The AHA attends Jasper National Park’s annual public forum

2016-03-31


Displays at the forum
Photo: David Wasserman

David Wasserman, past Chair of the AHA, reports on Jasper National Park’s public forum held 16 March 2016. In his report, Wasserman outlines Parks Canada’s management plan for Jasper National Park and the progress made over the past year. Wasserman writes:

I attended the annual public forum of Jasper National Park as representative of the Alberta Hiking Association. The forum is intended to report Parks Canada’s progress in implementing the park’s management plan. Most of the information presented is available in the park’s annual report, available from their web site at
http://www.pc.gc.ca/eng/pn-np/ab/jasper/plan/rapports-reports.aspx. The forum was well attended, with about 60 people showing up.

The forum also provides an opportunity to meet and question parks staff. The long-time superintendent of Jasper, Greg Fenton, left the position last fall to accept an assignment as special advisor on development regulations with Parks Canada, prior to his planned retirement. The new superintendent, Alan Fehr, reported to the forum. Fehr was the acting field unit superintendent for Jasper from November 2014 to March 2015 while Fenton took a leave of absence.
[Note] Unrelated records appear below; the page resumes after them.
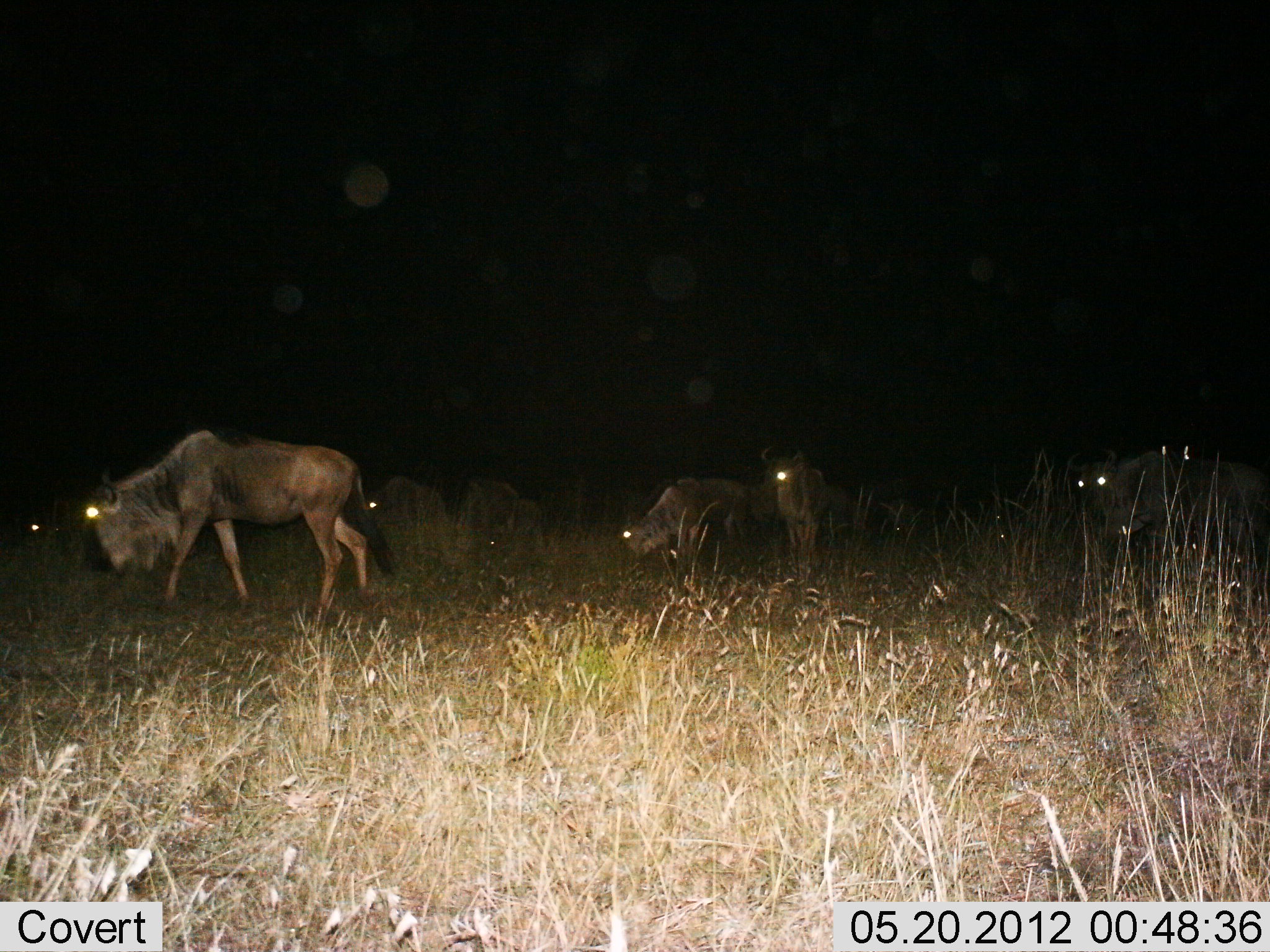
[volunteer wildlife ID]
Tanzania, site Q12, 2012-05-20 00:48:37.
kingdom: Animalia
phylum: Chordata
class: Mammalia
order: Artiodactyla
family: Bovidae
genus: Connochaetes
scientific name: Connochaetes taurinus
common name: blue wildebeest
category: wildebeest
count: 7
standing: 80%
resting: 0%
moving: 30%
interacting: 0%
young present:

Key items in the annual report that received special attention at the forum were Species At Risk, Mountain Pine Beetle, and Visitor Infrastructure Investment. There are seven species at risk that are found in the park, including woodland caribou, whitebark pine, two bat species (little brown myotis and northern myotis), two bird species (common nighthawk and olive-sided flycatcher), and Haller’s apple moss. The parks staff member reporting on the Mountain Pine Beetle admitted there was no solution to the problem, but the advance could be slowed by selective removal and prescribed controlled burns. Areas affected by the beetle have tripled since the previous report.

The previous Conservative government announced $211 million in infrastructure funding for the park, over five years. Almost all of this will go to fixing front-country infrastructure. Only $1.7 million is going to conservation projects, and only two fairly short trails near the townsite will benefit. Mr. Fehr told me that returning decommissioned trails to service will not be a priority.

I also asked if there were plans in place to evaluate the on-line backcountry camping reservation system that Jasper is the first mountain park to introduce, beginning this year. I expressed a concern that campsites could go unused when people reserving them months in advance had to change their plans at the last minute. He said the cancellation fee could stop that from happening. It remains to be seen whether this will be a deterrent.

No information is available on whether the purchase of Maligne Tours by Brewster Travel, announced in January, will affect the possible development at Maligne Lake that was approved by the Parks Canada, but fought in the courts by environment groups.